Thursday was also gynecology day at the clinic.
“G-Y-N day,” Emmy said in the morning, spelling out the word as everyone did.
“G-Y-N day today,” said a nurse. “All women.” She made a face. The pews were filled with women of all ages, from girls in their teens to the very old.
Occasionally, because the Outpatient Clinic was next to Emergency, a patient was wheeled in on a stretcher when the Emergency Room was full. I was sometimes asked to stand beside someone while the nurses and doctors caught up on the backload of priority cases.
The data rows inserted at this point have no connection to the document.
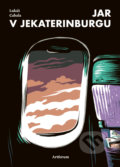 Kniha: Jar v Jekaterinburgu (Lukáš Cabala), 2021 Kniha: Jar v Jekaterinburgu (Lukáš Cabala), 2021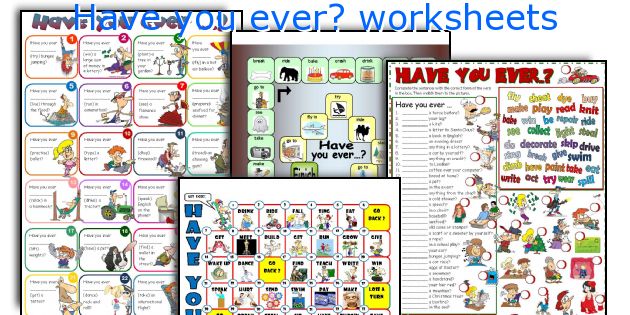 Have you ever? worksheets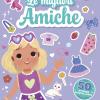 Le Migliori Amiche. Sticker Scintillanti. Ediz. A Colori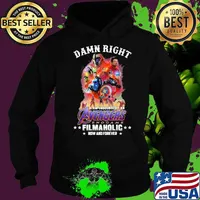 Damn Right I Am Undoubtedly An Avengers Endgame Filmaholic Now And Forever Shirt Hoodie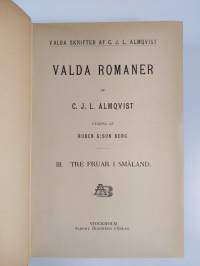 Valda romaner : Tre fruar i Småland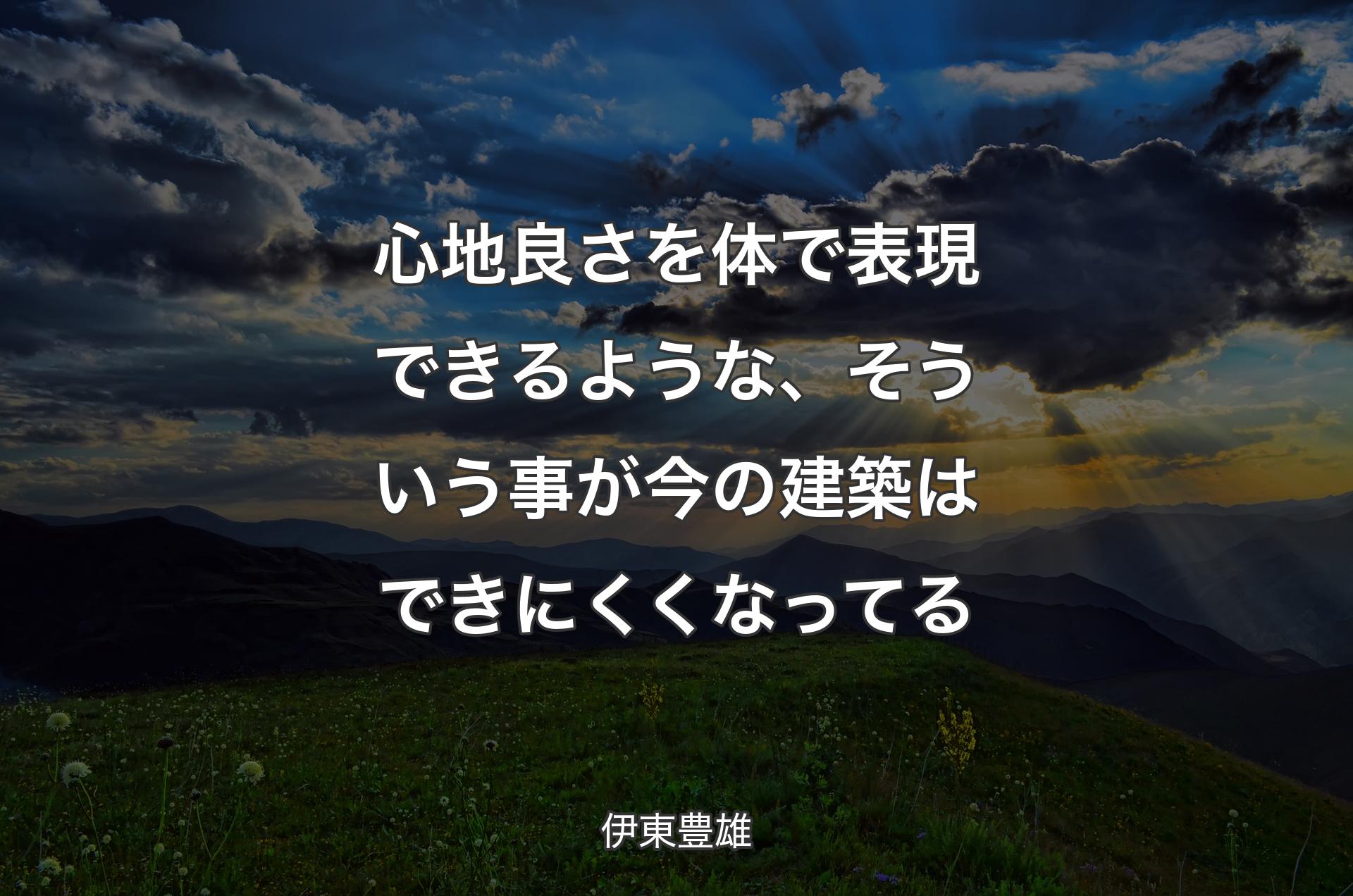 心地良さを体で表現できるような、そういう事が今の建築はできにくくなってる - 伊東豊雄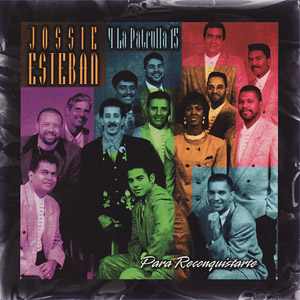 Disco Para Reconquistarte de Jossie Esteban y la Patrulla 15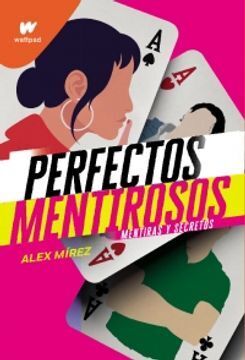 SERIE PERFECTOS MENTIROSOS 1. MENTIRAS Y SECRETOS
“Just press the wall buzzer if there’s a problem,” the head nurse told me. “Someone will come running.”
Two of our three examining rooms were full when I was asked to go into the middle room and stay with a forty-yearold woman who had been spotting in the middle of a late pregnancy. Emmy rolled her eyes. We were giving out the afternoon juices and the pews were full. We’d been running since early morning.
I was worried about the responsibility but I also knew that there were so many people in our clinic I could open the door and yell if I needed someone. Because it was G-Y-N day, the woman’s doctor was in the clinic anyway; he was with another patient.